Pourquoi il n’accorde pas beaucoup d’interviews
Sofiane Feghouli est facilement abordable. Très sociable, il répond à toutes les sollicitations de ses fans de plus en plus nombreux, que ce soit à Valence ou à Alger. Avec la presse par contre, il est plus discret. Non pas parce qu’il refuse les sollicitations des médias, mais juste parce qu’il n’aime pas répéter la même chose plusieurs fois. Quand Feghouli décide de parler, c’est qu’il a des choses à dire. Avouez qu’à 22 ans, c’est bien pensé !
Avec Feghouli, c’est boulot-dodo !
Même s’il connaît très bien la ville de Valence, Feghouli n’est pas le genre à trimballer dans les rues. Son plus grand souci, c’est la récupération. Pour lui, la sieste c’est sacré pour pouvoir récupérer des forces. Maintenant, on comprend comment il a pu tenir le coup, après la saison infernale qu’il a passée l’année dernière.
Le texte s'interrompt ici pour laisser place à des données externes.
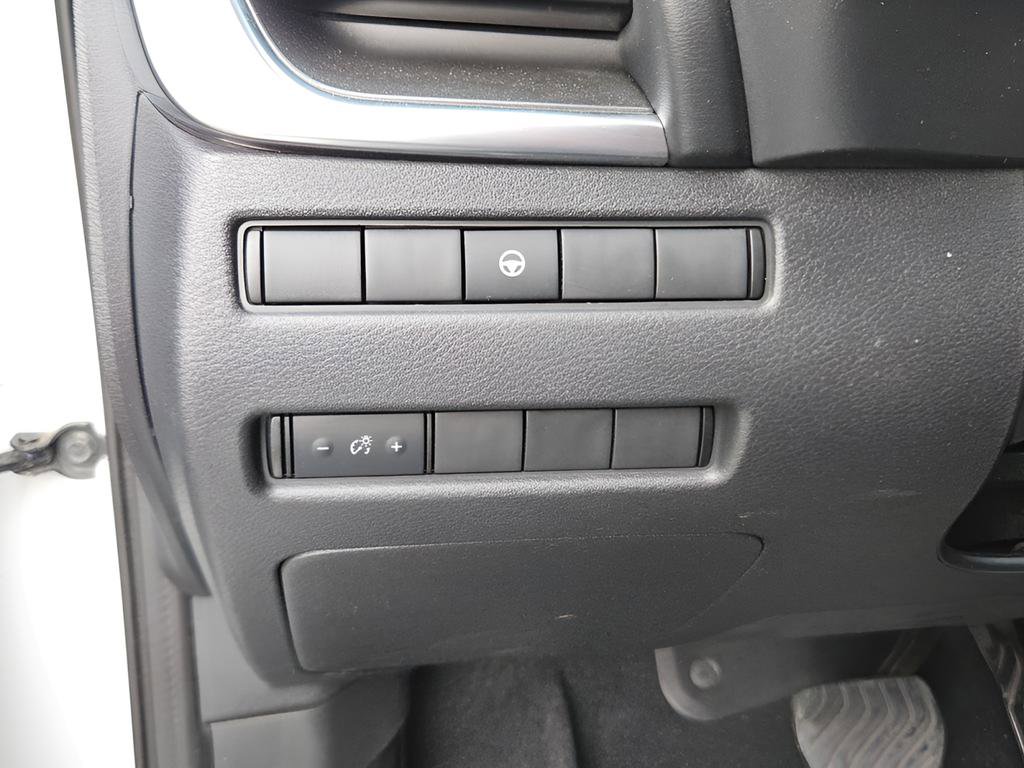 Used 2022 Nissan Rogue SV image 20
Après trois semaines de cours, il comprenait déjà l’espagnol
Sofiane Feghouli n’a pas commis l’erreur de Medhi Lacen qui a mis du temps à maîtriser la langue de Cervantes. Après trois semaines seulement de cours, il comprenait déjà l’espagnol. Aujourd’hui, il s’exprime très bien et c’est ce qui lui a permis sans doute de se faire une place dans cette équipe de Valence où la concurrence fait rage. En plus de son immense talent, bien sûr.